I attended a ministers’ wives conference in Alexandria, Louisiana, and went through a prayer line. When I reached the end of it, an older woman pulled me close and whispered, “God told me to tell you He loves you.” Even when we don’t understand why things happen the way they do, the Lord is there to give us strength to go on.
We continued trusting God for a different story. One day I wasn’t feeling well but figured it had to be a virus bug and I would get over it. It persisted. I finally considered I may be pregnant, even though our doctor had told us it couldn’t happen. The test came back positive! We bought three more tests. Positive! Our emotions were all over the place: excitement, fear, joy, and anxiety. What was God thinking? We were in our mid-forties. We would be fifty years old when walking our child to kindergarten!

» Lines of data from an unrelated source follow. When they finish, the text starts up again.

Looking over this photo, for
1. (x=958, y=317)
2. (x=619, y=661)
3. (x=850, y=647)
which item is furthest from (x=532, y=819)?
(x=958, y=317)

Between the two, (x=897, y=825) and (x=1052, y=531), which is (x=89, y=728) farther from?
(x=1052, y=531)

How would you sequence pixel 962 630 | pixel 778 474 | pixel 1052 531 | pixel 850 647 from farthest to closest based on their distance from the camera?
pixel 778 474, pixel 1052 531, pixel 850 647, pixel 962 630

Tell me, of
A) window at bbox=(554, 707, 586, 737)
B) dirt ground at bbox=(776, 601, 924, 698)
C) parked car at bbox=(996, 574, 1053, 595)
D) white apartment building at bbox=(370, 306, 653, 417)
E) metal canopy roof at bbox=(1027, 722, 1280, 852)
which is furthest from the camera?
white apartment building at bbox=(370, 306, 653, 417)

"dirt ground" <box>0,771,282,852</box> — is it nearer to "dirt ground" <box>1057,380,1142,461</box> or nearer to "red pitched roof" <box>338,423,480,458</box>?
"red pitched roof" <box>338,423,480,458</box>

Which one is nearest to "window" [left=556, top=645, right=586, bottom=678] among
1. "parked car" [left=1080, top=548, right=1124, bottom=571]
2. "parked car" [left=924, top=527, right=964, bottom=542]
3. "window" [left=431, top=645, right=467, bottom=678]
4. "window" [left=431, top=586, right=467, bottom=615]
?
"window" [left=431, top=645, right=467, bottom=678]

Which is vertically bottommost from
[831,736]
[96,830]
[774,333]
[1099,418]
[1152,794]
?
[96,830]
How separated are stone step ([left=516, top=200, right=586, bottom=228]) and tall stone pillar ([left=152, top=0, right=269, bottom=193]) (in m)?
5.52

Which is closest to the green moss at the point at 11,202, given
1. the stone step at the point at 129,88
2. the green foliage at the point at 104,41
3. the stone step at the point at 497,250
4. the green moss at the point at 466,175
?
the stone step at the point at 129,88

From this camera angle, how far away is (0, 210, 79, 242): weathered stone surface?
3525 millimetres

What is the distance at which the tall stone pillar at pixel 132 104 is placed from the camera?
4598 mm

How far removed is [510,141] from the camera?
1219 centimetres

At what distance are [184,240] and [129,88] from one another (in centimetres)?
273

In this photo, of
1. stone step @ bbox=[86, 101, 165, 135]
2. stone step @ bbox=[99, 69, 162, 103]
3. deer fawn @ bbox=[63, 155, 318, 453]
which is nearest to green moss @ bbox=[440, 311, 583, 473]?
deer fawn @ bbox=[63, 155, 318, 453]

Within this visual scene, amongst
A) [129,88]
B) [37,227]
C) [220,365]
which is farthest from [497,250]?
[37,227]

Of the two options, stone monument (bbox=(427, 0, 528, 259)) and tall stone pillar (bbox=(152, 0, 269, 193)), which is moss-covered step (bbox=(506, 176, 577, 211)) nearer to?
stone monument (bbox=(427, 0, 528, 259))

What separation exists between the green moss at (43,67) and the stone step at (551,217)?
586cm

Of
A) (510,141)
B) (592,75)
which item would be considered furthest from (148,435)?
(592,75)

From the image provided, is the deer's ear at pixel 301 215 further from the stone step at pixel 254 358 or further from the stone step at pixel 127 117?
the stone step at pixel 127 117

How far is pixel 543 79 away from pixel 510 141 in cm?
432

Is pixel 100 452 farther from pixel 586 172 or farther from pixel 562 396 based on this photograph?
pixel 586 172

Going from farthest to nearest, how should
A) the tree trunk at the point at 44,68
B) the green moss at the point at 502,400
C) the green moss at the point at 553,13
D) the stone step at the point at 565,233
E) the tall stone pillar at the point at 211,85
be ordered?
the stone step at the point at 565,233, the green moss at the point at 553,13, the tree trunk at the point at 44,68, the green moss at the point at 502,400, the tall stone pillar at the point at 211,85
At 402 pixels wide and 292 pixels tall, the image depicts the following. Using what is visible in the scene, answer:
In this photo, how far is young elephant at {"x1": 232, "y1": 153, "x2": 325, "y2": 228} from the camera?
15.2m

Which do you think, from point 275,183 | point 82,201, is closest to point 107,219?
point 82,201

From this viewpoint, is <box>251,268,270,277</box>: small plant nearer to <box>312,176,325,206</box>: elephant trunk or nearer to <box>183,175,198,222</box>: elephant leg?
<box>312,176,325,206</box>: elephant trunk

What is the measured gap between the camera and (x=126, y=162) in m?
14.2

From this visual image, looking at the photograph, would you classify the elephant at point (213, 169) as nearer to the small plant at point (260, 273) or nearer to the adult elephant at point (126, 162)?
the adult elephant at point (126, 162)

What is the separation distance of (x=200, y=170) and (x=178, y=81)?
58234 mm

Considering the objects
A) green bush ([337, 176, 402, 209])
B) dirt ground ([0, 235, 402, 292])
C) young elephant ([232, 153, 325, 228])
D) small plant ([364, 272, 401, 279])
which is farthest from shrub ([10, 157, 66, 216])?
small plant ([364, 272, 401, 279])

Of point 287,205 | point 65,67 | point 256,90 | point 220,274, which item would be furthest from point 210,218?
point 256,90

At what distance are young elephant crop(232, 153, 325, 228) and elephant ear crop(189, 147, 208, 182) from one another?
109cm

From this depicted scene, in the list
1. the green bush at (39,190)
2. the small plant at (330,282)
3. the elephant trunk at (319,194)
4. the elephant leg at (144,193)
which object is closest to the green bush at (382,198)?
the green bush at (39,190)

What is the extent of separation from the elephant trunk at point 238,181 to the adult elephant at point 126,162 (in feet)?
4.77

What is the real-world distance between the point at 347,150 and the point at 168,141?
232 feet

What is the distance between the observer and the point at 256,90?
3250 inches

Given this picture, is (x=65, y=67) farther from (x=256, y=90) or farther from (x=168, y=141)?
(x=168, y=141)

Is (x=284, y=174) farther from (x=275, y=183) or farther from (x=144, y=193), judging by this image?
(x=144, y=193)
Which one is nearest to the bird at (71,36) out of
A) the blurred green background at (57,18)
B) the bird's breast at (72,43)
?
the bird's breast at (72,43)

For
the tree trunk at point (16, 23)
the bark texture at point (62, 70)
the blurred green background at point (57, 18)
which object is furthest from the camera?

We will never forget that hot summer day in 2009 in the doctor’s office: “It looks like we will have a December baby!” Then the ultrasound and the technician looking intently at the screen: “I’m sorry, but I am going to have to get the doctor.” We were confused. Things became blurry. Something was wrong; I was having a miscarriage. We were sent to the hospital. There wasn’t much time to grieve in that moment. I was taken into surgery and Kent was left sitting quietly in my room with questions. “What is the purpose in all of this? Why?”
We were numb but we kept moving forward. We had planned to make a ministry presentation out of state, so we went. Kent tried to act like everything was OK, but inside he was heartbroken. We both were. We leaned on each other during those weeks. God took us back home to Indiana where He put some important people in our lives to help us heal. God puts the body of Christ into our lives to help carry us.
Infertility can become your identity; don’t allow it. It does not define you! You are beautifully and wonderfully made—perfect in God’s sight. Those suffering from infertility issues or who may have lost a baby due to miscarriage carry a hurt that often cannot be seen. Someone once said, “You are unsure which pain is worse, the shock of what happened or the ache for what never will.” A miscarriage often does not afford the ceremony of closure. No funeral. No gravestone to visit. Are you a parent? You are! You may not have been able to hold that child, but that child was still a gift. We named our gift Hope.
God led us back to the Urshan community and placed amazing young people in our lives that have adopted us. Life looks different than I had anticipated, yet I trust the Master’s story. In a sense, we now have more children than we ever could have dreamed: “And they lived happily ever after.”
Here are things we’ve learned on our journey:
- It’s OK to question. God knows your heart. He knows you are hurting. We went back to personal encounters. Remember, the last four words of Ezekiel 48:35 declare, “The Lord is there.” He will give similar messages to you.
- Grief is a journey. Everyone will deal with pain differently. Allow God to be the source of strength. “God is our refuge and strength, a very present help in trouble” (Psalm 46:1).
- You will be changed in ways you can’t imagine. You will find yourself more empathetic and sensitive to people’s pain if you will allow it. Your pain can become a tool in God’s hands.
- Allow yourself to be vulnerable to others. The body of Christ is there to support you.
Jennie Russell has been serving in ministry with her husband, Kent, for thirty-five years. She is a credentialed UPCI minister and serves as executive vice president of Urshan College and Urshan Graduate School of Theology.